If it’s for lighting, no. LEDs are lower voltage and lower current. If we’re talking about new general purpose sockets then yeah I think (power = voltage * current, 1/10th the voltage means you need a lot more current for the same power.)
This. However, it might require coax or twisted pairs to keep ground loops from transmitting low frequency or harmonic EM in your lighting. Or, it might be something that can be smoothed out in the lamps themselves with some simple circuitry.
Since incandescent bulbs are almost pure resistance, even with AC you can use the Amps X Volts = Watts formula, so a 100 watt bulb fed by 120 VAC will draw 0.833 amps. An equivalent (light output) LED fixture will draw about 15 watts. If that was fed by 12 VDC the amperage to the fixture would be 1.25 Amps, so it is higher but probably you would still use 15 amp circuits, since 10 fixtures on a circuit is a lot.15 amps will need 14 gauge wire.

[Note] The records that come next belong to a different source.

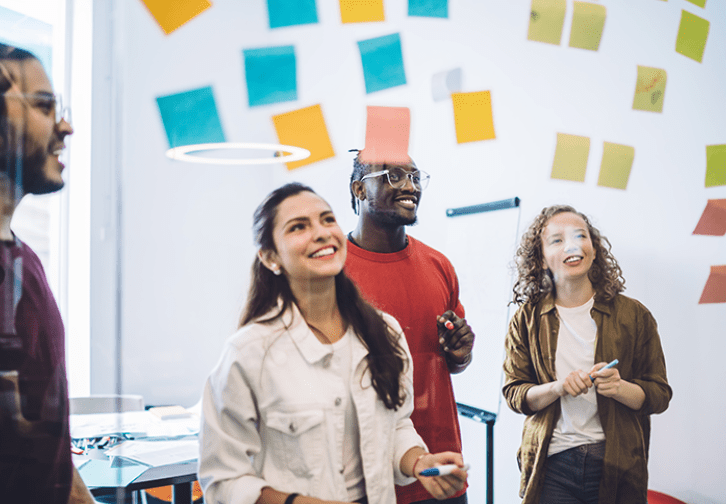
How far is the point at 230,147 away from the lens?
4.33ft

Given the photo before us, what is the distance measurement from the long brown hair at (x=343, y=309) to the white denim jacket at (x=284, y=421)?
0.03 meters

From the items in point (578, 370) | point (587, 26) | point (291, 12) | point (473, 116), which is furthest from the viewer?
point (587, 26)

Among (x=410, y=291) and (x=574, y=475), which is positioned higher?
(x=410, y=291)

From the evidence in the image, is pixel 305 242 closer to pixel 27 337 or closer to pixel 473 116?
pixel 27 337

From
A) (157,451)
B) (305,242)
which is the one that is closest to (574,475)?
(305,242)

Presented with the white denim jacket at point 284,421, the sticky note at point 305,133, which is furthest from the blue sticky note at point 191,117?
the white denim jacket at point 284,421

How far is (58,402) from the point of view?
0.98 meters

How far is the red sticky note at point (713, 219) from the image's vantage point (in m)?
1.76

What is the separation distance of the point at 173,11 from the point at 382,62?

Now if you have a 1200 watt toaster on a 12 VDC circuit, that would be 100 Amps, and that would be 2 gauge at the minimum. You would then need a separate 120 VAC and 12VDC circuit ran throughout your house. and that’s a lot of extra wire. The upside is instead of having a lot of inefficient (cheap) 120 VAC to 12 VDC rectifiers all over ,you would have one much more efficient power supply somewhere.
So it probably makes sense for an office or factory building. Certainly running a higher voltage circuit for fluorescent lights was fairly common at one point in some applications
Yes, most office lighting circuits in America are still 277 VAC (one leg of 460 to ground), so they can put more lights on each circuit. Most mechanical systems in commercial applications are 480 VAC 3 phase.